Patent issues: The jury isn't smart enough, ruled the court - creamyhorror
http://jolt.law.harvard.edu/digest/patent/uniloc-v-microsoft

======
creamyhorror
This is the Uniloc-Microsoft case, in which patent troll Uniloc sued MS for
its authentication mechanism in Win XP and other products. Uniloc was awarded
$338m by a jury, but this was overturned in 2009 by the District Court of
Rhode Island, which apparently observed that:

 _The reversal may support the argument for a patent-focused court, as the
Court found that jury members were not able to sufficiently understand the
technical details and legal issues to reach a reliable verdict. There is also
concern over the obstacles presented by increasing patent litigation to high-
technology entrepreneurs and companies, which may inhibit innovation._

For once, we have a judge who stated outright that a jury was incapable of
reaching a reliable verdict because it simply didn't grasp the technical
details and legal issues involved. This is exactly what many of us have been
arguing about in discussions of the Apple-Samsung suit here on HN: some said
juries shouldn't need expertise to rule on patent cases. Others argued that
patents should be evaluated by people with expertise in the field.
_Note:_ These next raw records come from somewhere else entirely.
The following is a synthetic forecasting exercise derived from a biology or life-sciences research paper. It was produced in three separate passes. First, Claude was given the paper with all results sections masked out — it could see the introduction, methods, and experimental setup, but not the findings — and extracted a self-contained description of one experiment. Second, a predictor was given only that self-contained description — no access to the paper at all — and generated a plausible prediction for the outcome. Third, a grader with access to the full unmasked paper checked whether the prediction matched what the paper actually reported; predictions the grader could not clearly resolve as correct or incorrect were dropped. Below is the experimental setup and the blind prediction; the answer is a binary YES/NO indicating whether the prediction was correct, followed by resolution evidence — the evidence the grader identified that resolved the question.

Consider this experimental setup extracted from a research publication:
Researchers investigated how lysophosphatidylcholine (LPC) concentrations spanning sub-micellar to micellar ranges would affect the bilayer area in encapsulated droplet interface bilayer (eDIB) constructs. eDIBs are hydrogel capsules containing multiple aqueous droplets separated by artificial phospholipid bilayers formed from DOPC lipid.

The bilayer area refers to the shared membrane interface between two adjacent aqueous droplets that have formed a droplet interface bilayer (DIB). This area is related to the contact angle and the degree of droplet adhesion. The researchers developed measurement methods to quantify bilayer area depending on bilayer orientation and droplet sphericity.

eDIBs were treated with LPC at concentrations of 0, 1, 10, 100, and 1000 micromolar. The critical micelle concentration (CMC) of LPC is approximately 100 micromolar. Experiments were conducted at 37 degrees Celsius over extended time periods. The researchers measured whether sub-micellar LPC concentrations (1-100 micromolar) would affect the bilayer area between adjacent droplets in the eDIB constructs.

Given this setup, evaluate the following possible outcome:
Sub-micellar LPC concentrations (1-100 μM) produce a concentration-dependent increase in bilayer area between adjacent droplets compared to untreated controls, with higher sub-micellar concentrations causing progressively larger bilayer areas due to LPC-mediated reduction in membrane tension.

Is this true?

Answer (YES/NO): NO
It appears this judge found that this particular jury was lacking in its
ability to evaluate the case fairly. (He or she also saw the problem that
patent trolling was posing to tech innovation.) Who's to say that this
judicial opinion might not be applied to juries in other patent cases? It's a
noteworthy ruling in my book.

(Uniloc is also suing Mojang (Minecraft), EA, Square Enix, Adobe, and a host
of other companies large and small for patent infringment. See the other
thread on the Uniloc lawsuit: <http://news.ycombinator.com/item?id=4523380> )